TASK PROMPT –
Take each line in the entries below that holds "psychiatrictimes" and show it.

RECORDS TO PROCESS –
▬▬▬▬▬▬

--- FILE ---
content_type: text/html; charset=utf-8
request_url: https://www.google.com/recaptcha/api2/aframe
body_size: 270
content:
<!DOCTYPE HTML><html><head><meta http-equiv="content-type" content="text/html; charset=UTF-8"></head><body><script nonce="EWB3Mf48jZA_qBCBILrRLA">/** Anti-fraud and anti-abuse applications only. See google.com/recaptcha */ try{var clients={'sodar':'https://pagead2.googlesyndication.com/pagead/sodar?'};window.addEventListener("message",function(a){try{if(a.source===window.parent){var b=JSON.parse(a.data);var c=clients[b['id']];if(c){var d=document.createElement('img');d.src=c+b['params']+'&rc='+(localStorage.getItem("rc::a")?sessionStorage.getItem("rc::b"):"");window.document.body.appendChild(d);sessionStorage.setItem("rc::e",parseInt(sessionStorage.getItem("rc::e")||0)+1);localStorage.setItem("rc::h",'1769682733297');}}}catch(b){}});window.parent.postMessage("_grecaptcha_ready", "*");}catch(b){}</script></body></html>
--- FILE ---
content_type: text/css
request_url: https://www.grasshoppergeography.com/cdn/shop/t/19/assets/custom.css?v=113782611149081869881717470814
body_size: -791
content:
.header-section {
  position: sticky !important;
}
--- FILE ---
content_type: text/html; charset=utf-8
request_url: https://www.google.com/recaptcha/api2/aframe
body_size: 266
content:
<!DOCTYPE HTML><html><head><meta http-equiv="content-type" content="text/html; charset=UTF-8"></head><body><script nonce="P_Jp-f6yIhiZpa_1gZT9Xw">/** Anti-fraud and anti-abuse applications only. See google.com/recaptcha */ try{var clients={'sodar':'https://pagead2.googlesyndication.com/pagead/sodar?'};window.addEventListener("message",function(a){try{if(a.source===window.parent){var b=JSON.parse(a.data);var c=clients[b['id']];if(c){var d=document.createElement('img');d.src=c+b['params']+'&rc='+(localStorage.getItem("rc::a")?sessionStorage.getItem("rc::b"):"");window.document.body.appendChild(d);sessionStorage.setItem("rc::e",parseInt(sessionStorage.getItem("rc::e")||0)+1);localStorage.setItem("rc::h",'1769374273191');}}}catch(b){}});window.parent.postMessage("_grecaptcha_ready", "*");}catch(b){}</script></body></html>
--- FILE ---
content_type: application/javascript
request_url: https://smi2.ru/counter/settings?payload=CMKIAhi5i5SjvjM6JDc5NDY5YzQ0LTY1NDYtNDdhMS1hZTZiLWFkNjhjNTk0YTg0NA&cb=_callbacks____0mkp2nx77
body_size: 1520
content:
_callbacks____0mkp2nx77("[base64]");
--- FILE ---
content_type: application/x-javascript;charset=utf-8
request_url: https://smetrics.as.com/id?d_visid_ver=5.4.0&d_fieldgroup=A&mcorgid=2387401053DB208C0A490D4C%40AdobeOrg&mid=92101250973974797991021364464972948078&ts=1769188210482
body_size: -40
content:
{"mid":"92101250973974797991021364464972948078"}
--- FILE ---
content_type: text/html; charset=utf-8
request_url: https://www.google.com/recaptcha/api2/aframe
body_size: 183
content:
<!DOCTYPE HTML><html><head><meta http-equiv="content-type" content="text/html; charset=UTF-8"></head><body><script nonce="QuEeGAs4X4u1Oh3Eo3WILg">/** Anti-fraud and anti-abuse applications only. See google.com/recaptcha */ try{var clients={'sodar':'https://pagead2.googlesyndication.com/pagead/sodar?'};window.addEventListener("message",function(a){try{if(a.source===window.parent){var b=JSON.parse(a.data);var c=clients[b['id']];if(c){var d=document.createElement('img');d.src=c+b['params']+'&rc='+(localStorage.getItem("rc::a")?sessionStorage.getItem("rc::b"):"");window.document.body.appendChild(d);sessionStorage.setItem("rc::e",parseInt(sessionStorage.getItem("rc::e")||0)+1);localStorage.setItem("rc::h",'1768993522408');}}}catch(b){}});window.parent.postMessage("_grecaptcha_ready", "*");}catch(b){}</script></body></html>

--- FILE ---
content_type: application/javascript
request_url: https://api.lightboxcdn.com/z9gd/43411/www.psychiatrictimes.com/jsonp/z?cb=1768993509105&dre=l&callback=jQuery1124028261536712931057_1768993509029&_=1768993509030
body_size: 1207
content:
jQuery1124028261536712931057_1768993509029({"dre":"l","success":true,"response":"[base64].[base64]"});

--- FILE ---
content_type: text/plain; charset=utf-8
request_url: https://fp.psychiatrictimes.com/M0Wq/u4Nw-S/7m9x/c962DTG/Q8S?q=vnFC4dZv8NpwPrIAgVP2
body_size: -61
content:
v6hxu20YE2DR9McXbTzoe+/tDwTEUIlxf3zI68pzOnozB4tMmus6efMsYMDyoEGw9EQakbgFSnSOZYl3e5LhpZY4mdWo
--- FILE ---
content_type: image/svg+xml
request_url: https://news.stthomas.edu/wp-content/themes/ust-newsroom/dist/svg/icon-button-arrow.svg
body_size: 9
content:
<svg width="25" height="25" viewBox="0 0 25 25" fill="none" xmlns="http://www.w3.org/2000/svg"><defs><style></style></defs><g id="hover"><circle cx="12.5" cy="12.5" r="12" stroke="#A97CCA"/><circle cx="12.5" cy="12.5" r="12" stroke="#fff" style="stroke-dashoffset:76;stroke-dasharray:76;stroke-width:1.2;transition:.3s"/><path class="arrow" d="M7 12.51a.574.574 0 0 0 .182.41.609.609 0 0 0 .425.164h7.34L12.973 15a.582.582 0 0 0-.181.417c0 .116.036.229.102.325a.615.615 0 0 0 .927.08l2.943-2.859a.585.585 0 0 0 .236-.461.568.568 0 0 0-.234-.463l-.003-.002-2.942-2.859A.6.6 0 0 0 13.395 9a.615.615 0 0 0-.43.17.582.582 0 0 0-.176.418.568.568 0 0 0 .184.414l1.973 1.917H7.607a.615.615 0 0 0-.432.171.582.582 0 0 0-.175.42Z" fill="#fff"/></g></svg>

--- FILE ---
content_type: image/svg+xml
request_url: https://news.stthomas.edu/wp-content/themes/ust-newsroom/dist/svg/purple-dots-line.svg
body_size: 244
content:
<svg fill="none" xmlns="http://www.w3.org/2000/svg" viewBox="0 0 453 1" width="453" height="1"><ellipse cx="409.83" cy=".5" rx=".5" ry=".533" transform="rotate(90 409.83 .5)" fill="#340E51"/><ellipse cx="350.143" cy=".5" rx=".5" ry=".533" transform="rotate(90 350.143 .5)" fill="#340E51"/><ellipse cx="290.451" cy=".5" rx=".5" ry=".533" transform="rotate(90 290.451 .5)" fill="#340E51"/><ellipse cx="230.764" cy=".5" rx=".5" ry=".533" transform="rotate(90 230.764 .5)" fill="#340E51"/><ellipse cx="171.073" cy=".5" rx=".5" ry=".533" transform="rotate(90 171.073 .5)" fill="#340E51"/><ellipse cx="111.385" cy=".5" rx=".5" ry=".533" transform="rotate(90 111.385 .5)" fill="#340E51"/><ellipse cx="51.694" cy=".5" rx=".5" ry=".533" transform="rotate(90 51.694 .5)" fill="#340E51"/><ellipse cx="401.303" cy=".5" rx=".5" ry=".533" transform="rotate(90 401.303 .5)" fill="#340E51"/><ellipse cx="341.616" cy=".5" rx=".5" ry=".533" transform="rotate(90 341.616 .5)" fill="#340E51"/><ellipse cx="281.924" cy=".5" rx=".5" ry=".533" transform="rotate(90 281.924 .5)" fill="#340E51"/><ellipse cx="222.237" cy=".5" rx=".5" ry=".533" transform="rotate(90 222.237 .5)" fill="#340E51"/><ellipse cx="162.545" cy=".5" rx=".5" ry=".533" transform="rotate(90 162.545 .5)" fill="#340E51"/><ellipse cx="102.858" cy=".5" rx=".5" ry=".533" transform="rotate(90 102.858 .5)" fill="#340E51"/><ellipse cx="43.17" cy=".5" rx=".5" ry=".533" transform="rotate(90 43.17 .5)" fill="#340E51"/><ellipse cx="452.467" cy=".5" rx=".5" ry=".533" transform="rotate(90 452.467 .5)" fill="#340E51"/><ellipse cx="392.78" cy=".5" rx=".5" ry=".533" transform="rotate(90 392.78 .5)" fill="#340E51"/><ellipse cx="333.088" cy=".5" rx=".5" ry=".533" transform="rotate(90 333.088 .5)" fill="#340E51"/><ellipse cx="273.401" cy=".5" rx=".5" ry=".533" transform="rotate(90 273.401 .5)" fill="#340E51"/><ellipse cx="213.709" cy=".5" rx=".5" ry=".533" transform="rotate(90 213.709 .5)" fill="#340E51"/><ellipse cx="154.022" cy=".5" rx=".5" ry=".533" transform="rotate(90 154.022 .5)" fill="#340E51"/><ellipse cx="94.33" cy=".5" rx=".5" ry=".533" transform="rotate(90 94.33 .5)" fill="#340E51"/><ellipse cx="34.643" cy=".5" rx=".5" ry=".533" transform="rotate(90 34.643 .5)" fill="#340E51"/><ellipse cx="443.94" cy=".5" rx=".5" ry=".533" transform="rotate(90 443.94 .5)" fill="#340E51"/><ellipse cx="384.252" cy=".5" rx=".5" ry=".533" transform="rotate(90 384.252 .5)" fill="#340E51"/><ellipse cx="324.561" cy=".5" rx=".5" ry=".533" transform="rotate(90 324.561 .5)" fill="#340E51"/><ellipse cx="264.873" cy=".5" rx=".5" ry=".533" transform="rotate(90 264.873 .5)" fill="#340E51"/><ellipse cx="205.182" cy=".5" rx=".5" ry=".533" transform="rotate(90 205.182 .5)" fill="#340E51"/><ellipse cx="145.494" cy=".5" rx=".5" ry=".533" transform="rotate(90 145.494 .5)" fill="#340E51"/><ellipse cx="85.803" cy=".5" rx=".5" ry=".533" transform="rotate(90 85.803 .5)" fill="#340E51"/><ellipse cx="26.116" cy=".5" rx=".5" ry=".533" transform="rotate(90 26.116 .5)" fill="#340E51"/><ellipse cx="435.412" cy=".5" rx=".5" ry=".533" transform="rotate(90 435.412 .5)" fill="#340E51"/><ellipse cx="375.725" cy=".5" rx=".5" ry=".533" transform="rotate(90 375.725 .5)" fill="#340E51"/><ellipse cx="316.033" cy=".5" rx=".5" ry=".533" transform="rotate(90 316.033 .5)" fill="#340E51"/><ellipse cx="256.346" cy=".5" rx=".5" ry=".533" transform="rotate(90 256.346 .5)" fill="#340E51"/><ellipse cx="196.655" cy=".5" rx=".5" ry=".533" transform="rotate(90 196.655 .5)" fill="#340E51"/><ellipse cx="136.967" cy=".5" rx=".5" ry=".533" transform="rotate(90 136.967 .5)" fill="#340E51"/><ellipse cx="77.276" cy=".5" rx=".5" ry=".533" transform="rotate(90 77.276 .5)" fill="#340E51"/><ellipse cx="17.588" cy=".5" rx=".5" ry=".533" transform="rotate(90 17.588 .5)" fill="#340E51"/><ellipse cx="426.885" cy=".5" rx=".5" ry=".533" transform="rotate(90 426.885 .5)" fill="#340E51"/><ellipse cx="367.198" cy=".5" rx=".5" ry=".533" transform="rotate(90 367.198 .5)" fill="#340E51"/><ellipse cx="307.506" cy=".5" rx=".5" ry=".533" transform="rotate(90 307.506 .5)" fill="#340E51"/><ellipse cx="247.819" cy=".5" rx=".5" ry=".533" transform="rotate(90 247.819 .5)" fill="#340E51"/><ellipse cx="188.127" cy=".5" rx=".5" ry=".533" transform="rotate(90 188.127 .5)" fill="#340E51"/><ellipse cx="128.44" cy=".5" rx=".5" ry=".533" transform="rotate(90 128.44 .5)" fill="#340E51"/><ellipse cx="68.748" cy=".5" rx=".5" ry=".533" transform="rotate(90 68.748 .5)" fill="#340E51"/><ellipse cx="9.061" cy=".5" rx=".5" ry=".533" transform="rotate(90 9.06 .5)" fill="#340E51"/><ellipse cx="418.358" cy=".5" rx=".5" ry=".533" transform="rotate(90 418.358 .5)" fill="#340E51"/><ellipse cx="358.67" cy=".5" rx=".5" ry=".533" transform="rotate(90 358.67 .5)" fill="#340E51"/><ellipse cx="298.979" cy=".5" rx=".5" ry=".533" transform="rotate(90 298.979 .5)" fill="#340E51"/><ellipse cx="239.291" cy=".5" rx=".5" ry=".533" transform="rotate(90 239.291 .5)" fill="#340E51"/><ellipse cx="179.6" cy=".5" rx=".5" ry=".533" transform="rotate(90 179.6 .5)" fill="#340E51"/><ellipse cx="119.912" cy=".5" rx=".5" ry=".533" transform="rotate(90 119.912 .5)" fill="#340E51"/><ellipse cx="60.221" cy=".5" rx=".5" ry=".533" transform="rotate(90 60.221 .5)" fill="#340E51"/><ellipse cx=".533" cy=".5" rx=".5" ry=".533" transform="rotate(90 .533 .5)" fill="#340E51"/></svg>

▬▬▬▬▬▬

RESPONSE –
request_url: https://api.lightboxcdn.com/z9gd/43411/www.psychiatrictimes.com/jsonp/z?cb=1768993509105&dre=l&callback=jQuery1124028261536712931057_1768993509029&_=1768993509030
request_url: https://fp.psychiatrictimes.com/M0Wq/u4Nw-S/7m9x/c962DTG/Q8S?q=vnFC4dZv8NpwPrIAgVP2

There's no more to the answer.